Потом появились фотографии военных лет. Дядя Тоня в офицерской шинели и в шапке, с большими рукавицами в руках. Он после ранения. Рукавицы заслоняли пальцы одной из рук, и мои родители, когда получили эту фотографию, думали, что так сфотографировано умышленно, чтобы не видно было, что нет пальцев. Потом выяснилось, что пальцы целы. Была также фотография дяди Яши, второго маминого брата. Он в морской офицерской форме среди своих сослуживцев. Была в альбоме уже фотография меня в годы войны. Я пострижен наголо, на мне рубашка из гимнастёрочной ткани. На этой фотографии я уже похож на себя.

──────────────────────────────

§ **ЧТО СДЕЛАТЬ**
Выпишите дословно из отрывка о семейных фотографиях военных лет фрагмент от слов «Потом появились фотографии» до слов «похож на себя.» включительно. Записи — самостоятельный материал, к отрывку они отношения не имеют.

§ **ИСХОДНЫЕ ДАННЫЕ**
──────────────────────────────

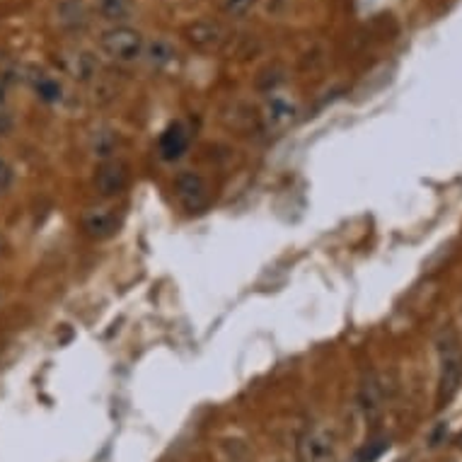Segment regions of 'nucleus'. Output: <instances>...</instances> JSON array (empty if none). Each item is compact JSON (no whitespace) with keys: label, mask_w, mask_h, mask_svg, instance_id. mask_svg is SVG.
Returning <instances> with one entry per match:
<instances>
[{"label":"nucleus","mask_w":462,"mask_h":462,"mask_svg":"<svg viewBox=\"0 0 462 462\" xmlns=\"http://www.w3.org/2000/svg\"><path fill=\"white\" fill-rule=\"evenodd\" d=\"M457 446H460V448H462V436H460V439H457Z\"/></svg>","instance_id":"412c9836"},{"label":"nucleus","mask_w":462,"mask_h":462,"mask_svg":"<svg viewBox=\"0 0 462 462\" xmlns=\"http://www.w3.org/2000/svg\"><path fill=\"white\" fill-rule=\"evenodd\" d=\"M99 51L114 63H136L143 59L145 39L143 34L129 24H112L99 34Z\"/></svg>","instance_id":"f03ea898"},{"label":"nucleus","mask_w":462,"mask_h":462,"mask_svg":"<svg viewBox=\"0 0 462 462\" xmlns=\"http://www.w3.org/2000/svg\"><path fill=\"white\" fill-rule=\"evenodd\" d=\"M5 250H8V240H5V236L0 233V257L5 254Z\"/></svg>","instance_id":"aec40b11"},{"label":"nucleus","mask_w":462,"mask_h":462,"mask_svg":"<svg viewBox=\"0 0 462 462\" xmlns=\"http://www.w3.org/2000/svg\"><path fill=\"white\" fill-rule=\"evenodd\" d=\"M184 37L194 49L199 51H218L220 46L226 44L227 32L220 23H213V20H199V23L189 24Z\"/></svg>","instance_id":"1a4fd4ad"},{"label":"nucleus","mask_w":462,"mask_h":462,"mask_svg":"<svg viewBox=\"0 0 462 462\" xmlns=\"http://www.w3.org/2000/svg\"><path fill=\"white\" fill-rule=\"evenodd\" d=\"M13 182V167L5 162V160L0 158V191H5Z\"/></svg>","instance_id":"f3484780"},{"label":"nucleus","mask_w":462,"mask_h":462,"mask_svg":"<svg viewBox=\"0 0 462 462\" xmlns=\"http://www.w3.org/2000/svg\"><path fill=\"white\" fill-rule=\"evenodd\" d=\"M119 145H122V136H119V131L112 129V126H99L90 134V152L99 162H105V160H114L116 151H119Z\"/></svg>","instance_id":"f8f14e48"},{"label":"nucleus","mask_w":462,"mask_h":462,"mask_svg":"<svg viewBox=\"0 0 462 462\" xmlns=\"http://www.w3.org/2000/svg\"><path fill=\"white\" fill-rule=\"evenodd\" d=\"M92 187L102 199L119 197L129 187V167L116 158L99 162L92 177Z\"/></svg>","instance_id":"39448f33"},{"label":"nucleus","mask_w":462,"mask_h":462,"mask_svg":"<svg viewBox=\"0 0 462 462\" xmlns=\"http://www.w3.org/2000/svg\"><path fill=\"white\" fill-rule=\"evenodd\" d=\"M298 116H300V105L281 92H272L262 106V122L269 134H283L298 122Z\"/></svg>","instance_id":"20e7f679"},{"label":"nucleus","mask_w":462,"mask_h":462,"mask_svg":"<svg viewBox=\"0 0 462 462\" xmlns=\"http://www.w3.org/2000/svg\"><path fill=\"white\" fill-rule=\"evenodd\" d=\"M80 226H83V233L92 240H106V237H112L119 226H122V216L119 211L109 204L102 206H92L88 211L83 213V218H80Z\"/></svg>","instance_id":"0eeeda50"},{"label":"nucleus","mask_w":462,"mask_h":462,"mask_svg":"<svg viewBox=\"0 0 462 462\" xmlns=\"http://www.w3.org/2000/svg\"><path fill=\"white\" fill-rule=\"evenodd\" d=\"M97 13L112 24H124L134 15V0H97Z\"/></svg>","instance_id":"2eb2a0df"},{"label":"nucleus","mask_w":462,"mask_h":462,"mask_svg":"<svg viewBox=\"0 0 462 462\" xmlns=\"http://www.w3.org/2000/svg\"><path fill=\"white\" fill-rule=\"evenodd\" d=\"M63 69L78 83H90L97 76V56L88 49H70L63 53Z\"/></svg>","instance_id":"9d476101"},{"label":"nucleus","mask_w":462,"mask_h":462,"mask_svg":"<svg viewBox=\"0 0 462 462\" xmlns=\"http://www.w3.org/2000/svg\"><path fill=\"white\" fill-rule=\"evenodd\" d=\"M450 462H457V460H450Z\"/></svg>","instance_id":"4be33fe9"},{"label":"nucleus","mask_w":462,"mask_h":462,"mask_svg":"<svg viewBox=\"0 0 462 462\" xmlns=\"http://www.w3.org/2000/svg\"><path fill=\"white\" fill-rule=\"evenodd\" d=\"M30 85L34 95H37L42 102L46 105H59L63 99V85L61 80H56L53 76H49L46 70H34L30 76Z\"/></svg>","instance_id":"4468645a"},{"label":"nucleus","mask_w":462,"mask_h":462,"mask_svg":"<svg viewBox=\"0 0 462 462\" xmlns=\"http://www.w3.org/2000/svg\"><path fill=\"white\" fill-rule=\"evenodd\" d=\"M10 129V116L5 109H0V134H5Z\"/></svg>","instance_id":"6ab92c4d"},{"label":"nucleus","mask_w":462,"mask_h":462,"mask_svg":"<svg viewBox=\"0 0 462 462\" xmlns=\"http://www.w3.org/2000/svg\"><path fill=\"white\" fill-rule=\"evenodd\" d=\"M356 404L368 424L383 417V411H385V385H383L378 373H365L361 385H358Z\"/></svg>","instance_id":"423d86ee"},{"label":"nucleus","mask_w":462,"mask_h":462,"mask_svg":"<svg viewBox=\"0 0 462 462\" xmlns=\"http://www.w3.org/2000/svg\"><path fill=\"white\" fill-rule=\"evenodd\" d=\"M298 462H337V436L327 426H310L298 439Z\"/></svg>","instance_id":"7ed1b4c3"},{"label":"nucleus","mask_w":462,"mask_h":462,"mask_svg":"<svg viewBox=\"0 0 462 462\" xmlns=\"http://www.w3.org/2000/svg\"><path fill=\"white\" fill-rule=\"evenodd\" d=\"M175 194L180 199V204L189 213L204 211L206 206H208V199H211L208 182L199 172H182V175H177Z\"/></svg>","instance_id":"6e6552de"},{"label":"nucleus","mask_w":462,"mask_h":462,"mask_svg":"<svg viewBox=\"0 0 462 462\" xmlns=\"http://www.w3.org/2000/svg\"><path fill=\"white\" fill-rule=\"evenodd\" d=\"M254 5H257V0H223V13H226L227 17L240 20V17L247 15Z\"/></svg>","instance_id":"dca6fc26"},{"label":"nucleus","mask_w":462,"mask_h":462,"mask_svg":"<svg viewBox=\"0 0 462 462\" xmlns=\"http://www.w3.org/2000/svg\"><path fill=\"white\" fill-rule=\"evenodd\" d=\"M5 102H8V78L0 76V109H5Z\"/></svg>","instance_id":"a211bd4d"},{"label":"nucleus","mask_w":462,"mask_h":462,"mask_svg":"<svg viewBox=\"0 0 462 462\" xmlns=\"http://www.w3.org/2000/svg\"><path fill=\"white\" fill-rule=\"evenodd\" d=\"M143 59L148 61V66L155 70L170 69L172 63L177 61V49L170 39H155V42H145Z\"/></svg>","instance_id":"ddd939ff"},{"label":"nucleus","mask_w":462,"mask_h":462,"mask_svg":"<svg viewBox=\"0 0 462 462\" xmlns=\"http://www.w3.org/2000/svg\"><path fill=\"white\" fill-rule=\"evenodd\" d=\"M189 148V129L182 122L170 124L160 138V152L165 160H177L182 158L184 152Z\"/></svg>","instance_id":"9b49d317"},{"label":"nucleus","mask_w":462,"mask_h":462,"mask_svg":"<svg viewBox=\"0 0 462 462\" xmlns=\"http://www.w3.org/2000/svg\"><path fill=\"white\" fill-rule=\"evenodd\" d=\"M439 351V407H446L462 385V346L453 329H443L436 341Z\"/></svg>","instance_id":"f257e3e1"}]
</instances>
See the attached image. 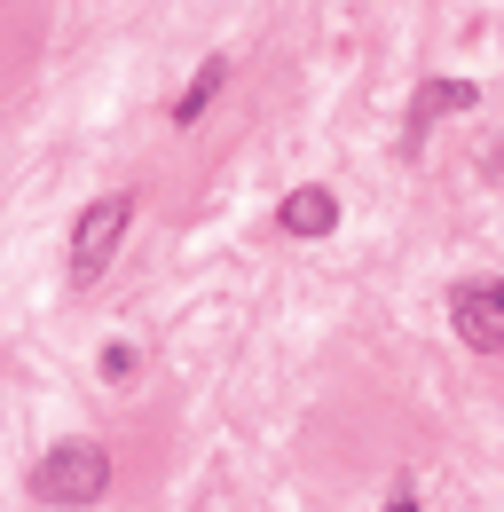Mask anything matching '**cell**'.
Segmentation results:
<instances>
[{
  "instance_id": "obj_2",
  "label": "cell",
  "mask_w": 504,
  "mask_h": 512,
  "mask_svg": "<svg viewBox=\"0 0 504 512\" xmlns=\"http://www.w3.org/2000/svg\"><path fill=\"white\" fill-rule=\"evenodd\" d=\"M103 489H111V449L103 442H56L32 465L40 505H103Z\"/></svg>"
},
{
  "instance_id": "obj_3",
  "label": "cell",
  "mask_w": 504,
  "mask_h": 512,
  "mask_svg": "<svg viewBox=\"0 0 504 512\" xmlns=\"http://www.w3.org/2000/svg\"><path fill=\"white\" fill-rule=\"evenodd\" d=\"M449 323L473 355H504V276H465L449 292Z\"/></svg>"
},
{
  "instance_id": "obj_6",
  "label": "cell",
  "mask_w": 504,
  "mask_h": 512,
  "mask_svg": "<svg viewBox=\"0 0 504 512\" xmlns=\"http://www.w3.org/2000/svg\"><path fill=\"white\" fill-rule=\"evenodd\" d=\"M434 111H473V87H465V79H449V87H426V95H418V111H410V150H418V134H426V119H434Z\"/></svg>"
},
{
  "instance_id": "obj_7",
  "label": "cell",
  "mask_w": 504,
  "mask_h": 512,
  "mask_svg": "<svg viewBox=\"0 0 504 512\" xmlns=\"http://www.w3.org/2000/svg\"><path fill=\"white\" fill-rule=\"evenodd\" d=\"M95 371H103V379H111V386H126V379H134V371H142V355H134V347H126V339H111V347H103V363H95Z\"/></svg>"
},
{
  "instance_id": "obj_5",
  "label": "cell",
  "mask_w": 504,
  "mask_h": 512,
  "mask_svg": "<svg viewBox=\"0 0 504 512\" xmlns=\"http://www.w3.org/2000/svg\"><path fill=\"white\" fill-rule=\"evenodd\" d=\"M221 87H229V56H205V64H197V79L174 95V111H166V119H174V127H197V119L213 111V95H221Z\"/></svg>"
},
{
  "instance_id": "obj_4",
  "label": "cell",
  "mask_w": 504,
  "mask_h": 512,
  "mask_svg": "<svg viewBox=\"0 0 504 512\" xmlns=\"http://www.w3.org/2000/svg\"><path fill=\"white\" fill-rule=\"evenodd\" d=\"M276 229H284V237H331V229H339V197L323 190V182L292 190L284 205H276Z\"/></svg>"
},
{
  "instance_id": "obj_1",
  "label": "cell",
  "mask_w": 504,
  "mask_h": 512,
  "mask_svg": "<svg viewBox=\"0 0 504 512\" xmlns=\"http://www.w3.org/2000/svg\"><path fill=\"white\" fill-rule=\"evenodd\" d=\"M126 221H134V190H103L87 213H79V221H71V253H63V268H71V292L103 284L111 253L126 245Z\"/></svg>"
},
{
  "instance_id": "obj_8",
  "label": "cell",
  "mask_w": 504,
  "mask_h": 512,
  "mask_svg": "<svg viewBox=\"0 0 504 512\" xmlns=\"http://www.w3.org/2000/svg\"><path fill=\"white\" fill-rule=\"evenodd\" d=\"M386 512H418V497H410V489H394V505H386Z\"/></svg>"
}]
</instances>
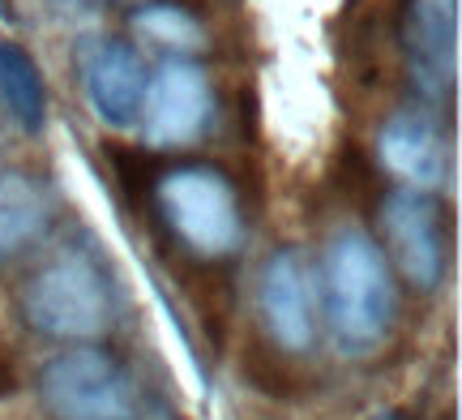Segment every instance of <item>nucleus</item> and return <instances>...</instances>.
Returning <instances> with one entry per match:
<instances>
[{"mask_svg":"<svg viewBox=\"0 0 462 420\" xmlns=\"http://www.w3.org/2000/svg\"><path fill=\"white\" fill-rule=\"evenodd\" d=\"M407 73L420 99L441 103L458 82V0H407Z\"/></svg>","mask_w":462,"mask_h":420,"instance_id":"1a4fd4ad","label":"nucleus"},{"mask_svg":"<svg viewBox=\"0 0 462 420\" xmlns=\"http://www.w3.org/2000/svg\"><path fill=\"white\" fill-rule=\"evenodd\" d=\"M133 31L146 34L150 43H159V48L176 51H198L206 48V31H201V22L184 5H171V0H154V5H142L137 14H133Z\"/></svg>","mask_w":462,"mask_h":420,"instance_id":"ddd939ff","label":"nucleus"},{"mask_svg":"<svg viewBox=\"0 0 462 420\" xmlns=\"http://www.w3.org/2000/svg\"><path fill=\"white\" fill-rule=\"evenodd\" d=\"M22 313L39 335L60 343H95L116 322V287L99 253L69 245L22 292Z\"/></svg>","mask_w":462,"mask_h":420,"instance_id":"f03ea898","label":"nucleus"},{"mask_svg":"<svg viewBox=\"0 0 462 420\" xmlns=\"http://www.w3.org/2000/svg\"><path fill=\"white\" fill-rule=\"evenodd\" d=\"M373 420H402V412H377Z\"/></svg>","mask_w":462,"mask_h":420,"instance_id":"2eb2a0df","label":"nucleus"},{"mask_svg":"<svg viewBox=\"0 0 462 420\" xmlns=\"http://www.w3.org/2000/svg\"><path fill=\"white\" fill-rule=\"evenodd\" d=\"M377 154L398 185L420 189V193L441 189L449 176L446 134H441V125H437L429 112H420V107H402V112H394V117L381 125Z\"/></svg>","mask_w":462,"mask_h":420,"instance_id":"9d476101","label":"nucleus"},{"mask_svg":"<svg viewBox=\"0 0 462 420\" xmlns=\"http://www.w3.org/2000/svg\"><path fill=\"white\" fill-rule=\"evenodd\" d=\"M215 120V86L206 78V69L193 61H163L146 78L142 95V134L159 151H176L198 142Z\"/></svg>","mask_w":462,"mask_h":420,"instance_id":"423d86ee","label":"nucleus"},{"mask_svg":"<svg viewBox=\"0 0 462 420\" xmlns=\"http://www.w3.org/2000/svg\"><path fill=\"white\" fill-rule=\"evenodd\" d=\"M321 318L330 322L338 352L368 356L398 322V284L381 245L360 228H343L321 262Z\"/></svg>","mask_w":462,"mask_h":420,"instance_id":"f257e3e1","label":"nucleus"},{"mask_svg":"<svg viewBox=\"0 0 462 420\" xmlns=\"http://www.w3.org/2000/svg\"><path fill=\"white\" fill-rule=\"evenodd\" d=\"M0 99L22 129H31V134L43 129L48 90H43V78H39V65L31 61V51L14 39H0Z\"/></svg>","mask_w":462,"mask_h":420,"instance_id":"f8f14e48","label":"nucleus"},{"mask_svg":"<svg viewBox=\"0 0 462 420\" xmlns=\"http://www.w3.org/2000/svg\"><path fill=\"white\" fill-rule=\"evenodd\" d=\"M56 219V193L43 176L22 168L0 172V266L48 236Z\"/></svg>","mask_w":462,"mask_h":420,"instance_id":"9b49d317","label":"nucleus"},{"mask_svg":"<svg viewBox=\"0 0 462 420\" xmlns=\"http://www.w3.org/2000/svg\"><path fill=\"white\" fill-rule=\"evenodd\" d=\"M0 22H14V9H9V0H0Z\"/></svg>","mask_w":462,"mask_h":420,"instance_id":"4468645a","label":"nucleus"},{"mask_svg":"<svg viewBox=\"0 0 462 420\" xmlns=\"http://www.w3.org/2000/svg\"><path fill=\"white\" fill-rule=\"evenodd\" d=\"M262 322L282 352H309L321 318V284L300 249H279L262 270Z\"/></svg>","mask_w":462,"mask_h":420,"instance_id":"0eeeda50","label":"nucleus"},{"mask_svg":"<svg viewBox=\"0 0 462 420\" xmlns=\"http://www.w3.org/2000/svg\"><path fill=\"white\" fill-rule=\"evenodd\" d=\"M381 236L385 262L415 292H432L446 279V215L432 193L398 185L381 202Z\"/></svg>","mask_w":462,"mask_h":420,"instance_id":"39448f33","label":"nucleus"},{"mask_svg":"<svg viewBox=\"0 0 462 420\" xmlns=\"http://www.w3.org/2000/svg\"><path fill=\"white\" fill-rule=\"evenodd\" d=\"M39 399L51 420H133L137 390L112 348L78 343L56 352L39 373Z\"/></svg>","mask_w":462,"mask_h":420,"instance_id":"20e7f679","label":"nucleus"},{"mask_svg":"<svg viewBox=\"0 0 462 420\" xmlns=\"http://www.w3.org/2000/svg\"><path fill=\"white\" fill-rule=\"evenodd\" d=\"M154 202H159L167 232L180 240V249H189L201 262H218L240 249L245 240V215H240L236 185L210 163H184V168L163 172L154 185Z\"/></svg>","mask_w":462,"mask_h":420,"instance_id":"7ed1b4c3","label":"nucleus"},{"mask_svg":"<svg viewBox=\"0 0 462 420\" xmlns=\"http://www.w3.org/2000/svg\"><path fill=\"white\" fill-rule=\"evenodd\" d=\"M78 78H82L86 107L112 125L133 129L142 117V95H146V61L129 39H90L78 51Z\"/></svg>","mask_w":462,"mask_h":420,"instance_id":"6e6552de","label":"nucleus"}]
</instances>
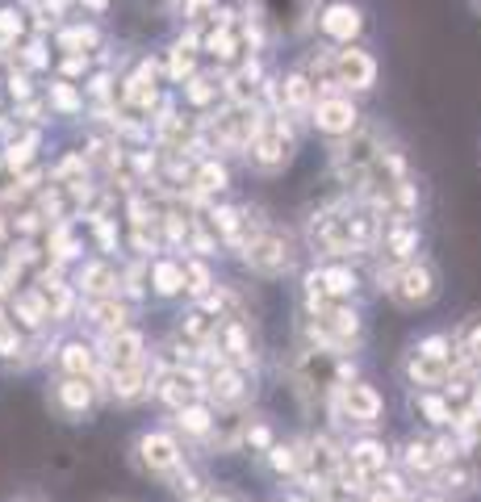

──────────────────────────────

§ **ОТВЕТ**
Потом появились фотографии военных лет. Дядя Тоня в офицерской шинели и в шапке, с большими рукавицами в руках. Он после ранения. Рукавицы заслоняли пальцы одной из рук, и мои родители, когда получили эту фотографию, думали, что так сфотографировано умышленно, чтобы не видно было, что нет пальцев. Потом выяснилось, что пальцы целы. Была также фотография дяди Яши, второго маминого брата. Он в морской офицерской форме среди своих сослуживцев. Была в альбоме уже фотография меня в годы войны. Я пострижен наголо, на мне рубашка из гимнастёрочной ткани. На этой фотографии я уже похож на себя.